Rigged Regular Expressions

The two main code branches, the rust and haskell branches, contain versions of Weighted Regular Expression as described in the paper A Play on Regular Expressions: A Functional Pearl (paper, slides), by Sebastian Fischer, Frank Huch, and Thomas Wilke. The early Haskell versions are faithful to the paper, and are more or less what's presented in the paper, entered by hand (as that's pretty much the only way anything gets into my brain these days). The Rust versions are a ports of the Haskell version, inefficiencies and all, in order to see what it takes to take academic results and reimplement them in what is presented as a "systems" language.

The paper uses the term "weighted" to describe the post-processing they do with an algebraic construct known as a semiring, which exploits categorical similarities between the set of booleans, the set of ordinary numbers, and other data structures to turn analyzing the return value of a successful recognition into a parseable dataset all its own. I'm using the word "rig" as it's shorter; a semiring is related to the algebraic construct called a "ring," but cannot handle negative elements, and so... a "rig."

I'm interested in the ideas of Fritz Henglein's dream of extracting all possible parsing information via a catamorphism over the parse tree, and that's exactly what semiring does. I'm evaluating the use of the semiring over Might's parser combinator approach to see which is easier to implement and provides the most bang for the buck. So having regular expressions "rigged" just seemed like the right term.

Later implementations in both branches apply the Play strategies to Brzozowski's "derivatives of regular expressions" algorithm, and demonstrates that the results hold.

This proves what I set out to show, that Goodman's 1979 paper on Semiring Parsing and Brzozowski's Parsing With Derivatives are compatible, and that these results are expressible in a strongly typed systems language like Rust.

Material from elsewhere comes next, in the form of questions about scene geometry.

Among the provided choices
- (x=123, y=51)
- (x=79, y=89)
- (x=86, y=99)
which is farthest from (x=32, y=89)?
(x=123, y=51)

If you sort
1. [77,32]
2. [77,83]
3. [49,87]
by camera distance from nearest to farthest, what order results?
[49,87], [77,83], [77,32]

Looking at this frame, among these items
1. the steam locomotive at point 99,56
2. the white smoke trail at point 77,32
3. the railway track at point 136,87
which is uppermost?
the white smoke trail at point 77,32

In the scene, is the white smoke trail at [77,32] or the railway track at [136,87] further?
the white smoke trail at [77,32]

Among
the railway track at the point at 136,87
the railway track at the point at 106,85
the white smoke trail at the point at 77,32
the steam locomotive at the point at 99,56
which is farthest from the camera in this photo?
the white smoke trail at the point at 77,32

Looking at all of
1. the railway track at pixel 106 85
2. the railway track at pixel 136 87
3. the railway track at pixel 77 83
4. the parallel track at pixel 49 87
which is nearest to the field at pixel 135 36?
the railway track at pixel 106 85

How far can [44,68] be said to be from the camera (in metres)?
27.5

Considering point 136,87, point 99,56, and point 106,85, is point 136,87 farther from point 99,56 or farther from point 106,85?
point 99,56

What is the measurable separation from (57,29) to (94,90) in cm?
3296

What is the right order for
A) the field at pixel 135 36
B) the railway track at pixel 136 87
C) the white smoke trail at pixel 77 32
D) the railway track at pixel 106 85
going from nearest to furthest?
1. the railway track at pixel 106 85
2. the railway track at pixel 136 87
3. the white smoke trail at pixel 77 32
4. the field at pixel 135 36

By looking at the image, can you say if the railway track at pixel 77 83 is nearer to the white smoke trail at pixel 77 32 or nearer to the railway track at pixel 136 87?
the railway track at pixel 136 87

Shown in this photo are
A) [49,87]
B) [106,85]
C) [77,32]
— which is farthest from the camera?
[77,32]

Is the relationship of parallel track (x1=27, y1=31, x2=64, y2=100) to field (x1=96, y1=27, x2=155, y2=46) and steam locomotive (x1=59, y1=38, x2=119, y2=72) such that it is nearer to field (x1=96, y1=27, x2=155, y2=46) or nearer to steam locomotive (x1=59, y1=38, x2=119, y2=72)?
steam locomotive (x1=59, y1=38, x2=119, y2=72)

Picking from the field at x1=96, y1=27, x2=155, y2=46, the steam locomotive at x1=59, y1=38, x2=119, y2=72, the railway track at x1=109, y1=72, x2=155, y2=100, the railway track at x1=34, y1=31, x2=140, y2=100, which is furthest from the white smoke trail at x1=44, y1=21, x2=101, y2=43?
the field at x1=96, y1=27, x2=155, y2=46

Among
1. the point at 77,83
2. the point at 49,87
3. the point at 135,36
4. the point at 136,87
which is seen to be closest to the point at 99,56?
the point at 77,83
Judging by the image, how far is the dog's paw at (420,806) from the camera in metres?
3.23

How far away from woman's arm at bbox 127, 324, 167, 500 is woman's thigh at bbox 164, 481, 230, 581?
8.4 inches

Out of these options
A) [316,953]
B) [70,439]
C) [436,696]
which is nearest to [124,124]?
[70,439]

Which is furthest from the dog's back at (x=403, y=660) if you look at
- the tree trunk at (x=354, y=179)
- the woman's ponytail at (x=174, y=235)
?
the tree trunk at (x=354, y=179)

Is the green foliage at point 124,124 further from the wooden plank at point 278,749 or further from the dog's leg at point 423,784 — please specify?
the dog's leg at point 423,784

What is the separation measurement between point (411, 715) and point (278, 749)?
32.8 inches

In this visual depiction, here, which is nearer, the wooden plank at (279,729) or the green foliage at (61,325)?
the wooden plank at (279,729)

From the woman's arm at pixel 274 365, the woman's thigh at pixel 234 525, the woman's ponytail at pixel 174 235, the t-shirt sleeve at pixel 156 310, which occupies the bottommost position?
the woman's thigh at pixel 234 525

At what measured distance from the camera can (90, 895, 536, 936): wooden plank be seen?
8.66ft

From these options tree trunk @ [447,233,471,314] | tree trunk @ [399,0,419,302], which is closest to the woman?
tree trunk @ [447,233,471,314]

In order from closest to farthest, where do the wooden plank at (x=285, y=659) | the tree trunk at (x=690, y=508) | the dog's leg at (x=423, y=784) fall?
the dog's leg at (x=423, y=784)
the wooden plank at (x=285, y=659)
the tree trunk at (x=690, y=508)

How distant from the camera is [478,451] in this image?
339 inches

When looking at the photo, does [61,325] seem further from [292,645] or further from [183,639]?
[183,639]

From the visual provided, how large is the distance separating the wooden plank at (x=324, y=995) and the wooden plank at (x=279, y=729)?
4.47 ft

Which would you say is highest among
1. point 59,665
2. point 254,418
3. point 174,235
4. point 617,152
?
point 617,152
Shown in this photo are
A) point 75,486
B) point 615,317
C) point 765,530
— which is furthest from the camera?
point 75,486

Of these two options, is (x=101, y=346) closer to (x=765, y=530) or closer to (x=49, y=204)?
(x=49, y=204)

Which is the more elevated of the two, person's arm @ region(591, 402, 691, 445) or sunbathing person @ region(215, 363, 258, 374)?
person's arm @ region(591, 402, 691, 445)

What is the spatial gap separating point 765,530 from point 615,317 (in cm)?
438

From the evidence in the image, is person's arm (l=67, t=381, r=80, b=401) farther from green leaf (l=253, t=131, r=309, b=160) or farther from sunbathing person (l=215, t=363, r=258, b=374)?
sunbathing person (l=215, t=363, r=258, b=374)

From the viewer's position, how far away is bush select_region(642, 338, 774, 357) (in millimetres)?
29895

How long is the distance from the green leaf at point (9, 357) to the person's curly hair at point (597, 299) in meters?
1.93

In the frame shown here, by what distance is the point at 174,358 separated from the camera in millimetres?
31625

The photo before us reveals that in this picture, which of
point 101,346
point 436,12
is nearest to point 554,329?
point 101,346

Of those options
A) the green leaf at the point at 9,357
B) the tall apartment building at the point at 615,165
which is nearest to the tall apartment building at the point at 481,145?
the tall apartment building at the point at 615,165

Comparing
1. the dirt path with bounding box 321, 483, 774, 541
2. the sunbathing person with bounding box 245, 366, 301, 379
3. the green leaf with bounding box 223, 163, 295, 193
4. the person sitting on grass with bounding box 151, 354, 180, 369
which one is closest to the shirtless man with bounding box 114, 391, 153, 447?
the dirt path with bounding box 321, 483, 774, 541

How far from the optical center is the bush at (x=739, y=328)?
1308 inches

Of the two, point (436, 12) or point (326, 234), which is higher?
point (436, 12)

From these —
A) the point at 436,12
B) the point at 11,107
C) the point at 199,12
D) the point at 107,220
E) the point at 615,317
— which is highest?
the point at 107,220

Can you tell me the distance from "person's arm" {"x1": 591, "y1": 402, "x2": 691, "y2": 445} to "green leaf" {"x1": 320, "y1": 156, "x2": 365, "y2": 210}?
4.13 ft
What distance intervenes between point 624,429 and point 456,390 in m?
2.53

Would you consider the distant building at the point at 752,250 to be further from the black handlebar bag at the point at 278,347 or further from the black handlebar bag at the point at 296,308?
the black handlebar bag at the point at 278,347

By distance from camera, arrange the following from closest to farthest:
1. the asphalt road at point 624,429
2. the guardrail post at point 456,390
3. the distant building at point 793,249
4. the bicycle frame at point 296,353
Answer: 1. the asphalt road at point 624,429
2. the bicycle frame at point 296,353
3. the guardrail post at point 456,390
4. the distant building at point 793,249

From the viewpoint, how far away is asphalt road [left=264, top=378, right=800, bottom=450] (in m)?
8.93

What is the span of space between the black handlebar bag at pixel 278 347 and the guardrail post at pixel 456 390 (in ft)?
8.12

Primary mission accomplished.

Secondary mission

While the primary goal is complete, the entirety of the project is not. There are several things left until I consider this project done. They are:

Implement recursive regular expressions
Apply the equational optimizations for efficiency.
Supply an aggregating semiring so that multiple and correlative semantic extractions can happen at the same time.
Supply Adams's LoL: Language of Languages as an interface layer to a richer parsing experience.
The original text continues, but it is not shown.